Supreme Court Picks Up Professor's Argument in Melendez-Diaz
The U.S. Supreme Court referenced the work of Law School Professor Brandon Garrett during oral arguments last week in a case over whether prosecutors should be obliged to produce witnesses to testify about forensic test results.
An amicus brief based in part on Garrett’s research “is filled with horror stories of how police labs or other labs have really been way off base and moreover really wrong,” Justice Stephen Breyer said during the Nov. 10 arguments in Melendez-Diaz v. Massachusetts.
Garrett and Innocence Network founder Peter Neufeld are the co-authors of a forthcoming Virginia Law Review article, "Invalid Forensic Science Testimony and Wrongful Convictions," set to be published in March.
The article describes more than 130 cases in which forensic analysts testified for the state at the trials of defendants who were later exonerated by post-conviction DNA testing.
In Melendez-Diaz, a man was arrested on suspicion of cocaine possession. Laboratory tests certified that the substance seized from him was cocaine. In line with Massachusetts law, a document produced by the lab was introduced at trial to certify the test results in place of live testimony from the forensic scientists.
The defense objected, saying that the use of the form produced for trial in lieu of a live witness deprived their client of his Sixth Amendment constitutional right to confront his accusers.
In preparation for the Nov. 10 Supreme Court arguments, the National Innocence Network filed an amicus brief that includes examples from Garrett and Neufeld’s upcoming Virginia Law Review article.
Garrett previously published a study of the appeals and post-conviction proceedings brought by the first 200 people exonerated by post-conviction DNA testing. Afterward, he was contacted by the National Academy of Sciences committee presently examining the needs of the forensic science community.

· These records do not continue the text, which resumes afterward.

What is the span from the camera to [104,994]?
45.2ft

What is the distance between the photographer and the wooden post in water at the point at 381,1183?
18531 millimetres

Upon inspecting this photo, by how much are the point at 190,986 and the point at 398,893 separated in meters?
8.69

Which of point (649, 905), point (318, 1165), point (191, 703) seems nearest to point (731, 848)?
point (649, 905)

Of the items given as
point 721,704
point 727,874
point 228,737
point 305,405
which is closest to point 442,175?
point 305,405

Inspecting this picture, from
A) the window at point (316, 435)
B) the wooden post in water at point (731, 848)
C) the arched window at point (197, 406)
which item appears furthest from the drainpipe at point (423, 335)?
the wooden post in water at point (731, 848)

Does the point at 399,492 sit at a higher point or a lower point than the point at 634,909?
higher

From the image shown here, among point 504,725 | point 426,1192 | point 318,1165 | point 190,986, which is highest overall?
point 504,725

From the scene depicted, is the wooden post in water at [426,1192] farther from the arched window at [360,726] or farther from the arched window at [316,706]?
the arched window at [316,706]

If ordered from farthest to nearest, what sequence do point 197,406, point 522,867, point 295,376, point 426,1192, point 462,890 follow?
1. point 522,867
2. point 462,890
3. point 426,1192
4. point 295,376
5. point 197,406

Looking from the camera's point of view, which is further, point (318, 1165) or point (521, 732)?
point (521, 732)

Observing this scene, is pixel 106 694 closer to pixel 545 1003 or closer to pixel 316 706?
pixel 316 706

“They asked if I could tell them what happened during these trials. How was forensic science litigated in these innocent peoples’ cases?” Garrett said.

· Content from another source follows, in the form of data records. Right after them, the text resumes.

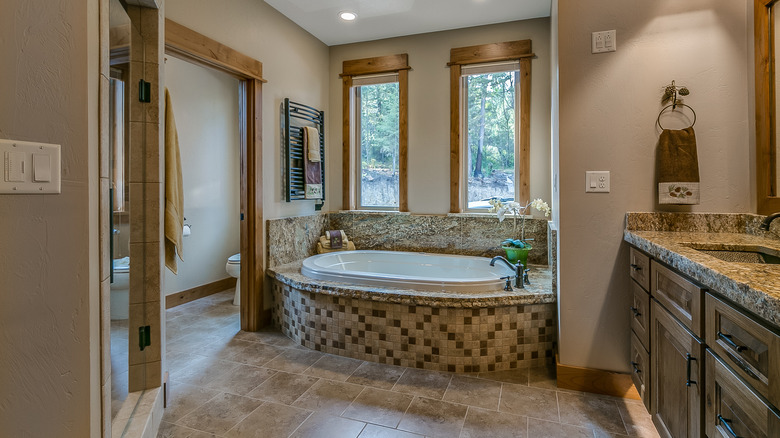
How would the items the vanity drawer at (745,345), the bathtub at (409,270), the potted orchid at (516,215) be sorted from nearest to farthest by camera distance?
the vanity drawer at (745,345) → the bathtub at (409,270) → the potted orchid at (516,215)

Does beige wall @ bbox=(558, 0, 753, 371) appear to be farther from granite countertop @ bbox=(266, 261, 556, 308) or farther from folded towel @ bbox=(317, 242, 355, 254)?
folded towel @ bbox=(317, 242, 355, 254)

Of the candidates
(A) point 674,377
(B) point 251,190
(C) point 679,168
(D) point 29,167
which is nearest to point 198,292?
(B) point 251,190

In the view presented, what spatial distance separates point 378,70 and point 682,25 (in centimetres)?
260

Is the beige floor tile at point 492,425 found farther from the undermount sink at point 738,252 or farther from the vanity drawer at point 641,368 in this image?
the undermount sink at point 738,252

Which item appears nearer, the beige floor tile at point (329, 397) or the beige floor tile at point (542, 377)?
the beige floor tile at point (329, 397)

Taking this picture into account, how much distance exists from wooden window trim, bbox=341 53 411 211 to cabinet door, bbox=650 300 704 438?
2631 mm

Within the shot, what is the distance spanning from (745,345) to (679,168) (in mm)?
1303

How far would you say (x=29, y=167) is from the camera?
0.94m

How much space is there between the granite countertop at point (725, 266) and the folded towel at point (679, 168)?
0.59 feet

To answer that question, he and Neufeld revisited the trial transcripts of more than 130 cases in which people were convicted, but later cleared of the crime.
“In more than half of these exonerees’ cases, the forensic science testimony was invalid,” Garrett said. “What we mean by that is simply that the testimony was unscientific or contrary to empirical data. Just because a wrong statistic was offered, though, does not mean that the testimony necessarily caused the wrongful conviction. These examples do suggest the importance of studying what forensic scientists say at trial, and they point to a need for scientific standards in the area.”
The Innocence Network brief connected those examples to the Sixth Amendment problem, arguing that “given that such mistakes, omissions and overreaching are precisely the sorts of errors confrontation is designed to deter and expose, exempting forensic evidence from the rigors of confrontation would only exacerbate these problems.”
Though the wrongful conviction cases they examined did not involve the type of drug testing done in the Melendez-Diaz case, cross-examination of forensic experts was an important aspect in some of the trials.
“In some of our cases, cross-examination was actually successful at correcting the record at trial. If an analyst gave the wrong statistic, sometimes on cross the problem was cleared up. Of course, in many other cases cross examination did not bring the inaccuracy to light,” Garrett said.
The Innocence Network brief argued that “while no procedural mechanism could ever ferret out every bad practice and erroneous test result, applying the confrontation guarantee as described in Crawford to reports of state forensic examiners prepared in anticipation of a criminal prosecution will go a long way towards enhancing the truth-seeking function.”